··· Selected text

Manor by-election, 15 July 1982
| Party |  | Candidate | Votes | % | ±% |
|---|---|---|---|---|---|
|  | Labour | Brian Walker | 625 | 60.6 | −6.6 |
|  | Conservative | Leonard Nelson | 205 | 19.9 | −8.4 |
|  | Alliance | David Kingaby | 202 | 19.6 | +19.6 |
| Majority |  |  | 420 | 40.7 | N/A |
| Turnout |  |  |  | 21.1 | −12.2 |
| Registered electors |  |  | 4,930 |  |  |
|  | Labour hold |  | Swing |  |  |

The by-election was called following the death of Cllr. Albert Ball.

===Chadwell Heath===

Chadwell Heath by-election, 5 May 1983
| Party |  | Candidate | Votes | % | ±% |
|---|---|---|---|---|---|
|  | Residents | Albert Gibbs | 1,184 | 50.8 | −29.5 |
|  | Conservative | Norman Houlder | 490 | 21.0 | +21.0 |
|  | Labour | William Summers | 390 | 16.7 | −0.8 |
|  | Alliance | David Kingaby | 266 | 11.4 | +11.4 |
| Majority |  |  | 694 | 29.8 | N/A |
| Turnout |  |  |  | 34.1 | −4.6 |
| Registered electors |  |  | 6,866 |  |  |
|  | Residents hold |  | Swing |  |  |

The by-election was called following the resignation of Cllr. William Hibble.

······
··· Collected material

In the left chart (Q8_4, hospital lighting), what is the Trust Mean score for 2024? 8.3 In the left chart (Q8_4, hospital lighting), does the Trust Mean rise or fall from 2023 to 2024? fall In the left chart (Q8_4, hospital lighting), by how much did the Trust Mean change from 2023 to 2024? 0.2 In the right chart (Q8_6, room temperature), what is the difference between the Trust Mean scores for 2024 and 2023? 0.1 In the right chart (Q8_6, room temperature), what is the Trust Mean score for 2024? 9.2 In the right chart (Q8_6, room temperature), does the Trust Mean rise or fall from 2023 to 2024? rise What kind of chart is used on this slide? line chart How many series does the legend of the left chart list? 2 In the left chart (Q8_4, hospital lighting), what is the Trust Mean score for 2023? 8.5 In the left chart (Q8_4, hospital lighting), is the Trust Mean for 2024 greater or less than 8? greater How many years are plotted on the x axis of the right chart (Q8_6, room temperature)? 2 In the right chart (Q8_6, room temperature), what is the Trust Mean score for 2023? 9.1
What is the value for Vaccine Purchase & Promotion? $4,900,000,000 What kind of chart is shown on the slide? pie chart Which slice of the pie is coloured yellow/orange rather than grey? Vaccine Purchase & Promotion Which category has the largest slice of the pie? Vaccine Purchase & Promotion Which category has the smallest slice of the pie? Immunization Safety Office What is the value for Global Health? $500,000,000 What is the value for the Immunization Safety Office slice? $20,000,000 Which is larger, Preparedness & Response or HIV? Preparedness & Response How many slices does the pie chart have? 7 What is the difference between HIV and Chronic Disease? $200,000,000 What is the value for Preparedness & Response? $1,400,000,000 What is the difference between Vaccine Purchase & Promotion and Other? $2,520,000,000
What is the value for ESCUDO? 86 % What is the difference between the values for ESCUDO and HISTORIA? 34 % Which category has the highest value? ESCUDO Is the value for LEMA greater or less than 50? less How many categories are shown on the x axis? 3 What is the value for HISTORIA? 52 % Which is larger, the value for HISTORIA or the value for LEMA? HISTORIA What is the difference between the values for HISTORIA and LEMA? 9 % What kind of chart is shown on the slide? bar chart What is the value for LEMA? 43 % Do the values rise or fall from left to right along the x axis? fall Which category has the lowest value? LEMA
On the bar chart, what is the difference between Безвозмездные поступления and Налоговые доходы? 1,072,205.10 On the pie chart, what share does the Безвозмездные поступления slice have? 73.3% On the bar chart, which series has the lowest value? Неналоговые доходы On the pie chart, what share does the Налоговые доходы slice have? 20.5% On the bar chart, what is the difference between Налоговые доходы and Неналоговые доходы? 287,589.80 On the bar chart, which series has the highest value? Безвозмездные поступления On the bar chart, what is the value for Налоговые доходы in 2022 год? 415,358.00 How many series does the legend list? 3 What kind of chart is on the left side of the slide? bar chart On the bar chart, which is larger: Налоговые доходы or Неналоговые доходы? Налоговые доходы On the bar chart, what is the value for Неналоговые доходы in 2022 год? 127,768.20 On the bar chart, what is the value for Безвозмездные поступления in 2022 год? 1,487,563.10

······

*Exercise A*
In the by-election results, reproduce word for word the part that opens with the words containing "Chadwell Heath by-election, 5" and closes with "Cllr. William Hibble.".
*Exercise B*
List every candidate who stood in the Chadwell Heath by-election of 5 May 1983, as given in the by-election results.
*Exercise C*
Resume the by-election results after their last sentence.

*Expected answer A*
Chadwell Heath by-election, 5 May 1983
| Party |  | Candidate | Votes | % | ±% |
|---|---|---|---|---|---|
|  | Residents | Albert Gibbs | 1,184 | 50.8 | −29.5 |
|  | Conservative | Norman Houlder | 490 | 21.0 | +21.0 |
|  | Labour | William Summers | 390 | 16.7 | −0.8 |
|  | Alliance | David Kingaby | 266 | 11.4 | +11.4 |
| Majority |  |  | 694 | 29.8 | N/A |
| Turnout |  |  |  | 34.1 | −4.6 |
| Registered electors |  |  | 6,866 |  |  |
|  | Residents hold |  | Swing |  |  |

The by-election was called following the resignation of Cllr. William Hibble.

*Expected answer B*
Albert Gibbs, Norman Houlder, William Summers, David Kingaby

*Expected answer C*
===Longbridge===

Longbridge by-election, 9 June 1983
| Party |  | Candidate | Votes | % | ±% |
|---|---|---|---|---|---|
|  | Conservative | Constance Foster | 2,372 | 50.4 | −3.5 |
|  | Liberal | Daniel Felton | 1,346 | 28.6 | +3.9 |
|  | Labour | James Jones | 984 | 20.9 | −0.6 |
| Majority |  |  | 1,026 | 21.8 | N/A |
| Turnout |  |  |  | 64.8 | +23.3 |
| Registered electors |  |  | 7,275 |  |  |
|  | Conservative hold |  | Swing |  |  |

The by-election was called following the resignation of Cllr. Edward Reed.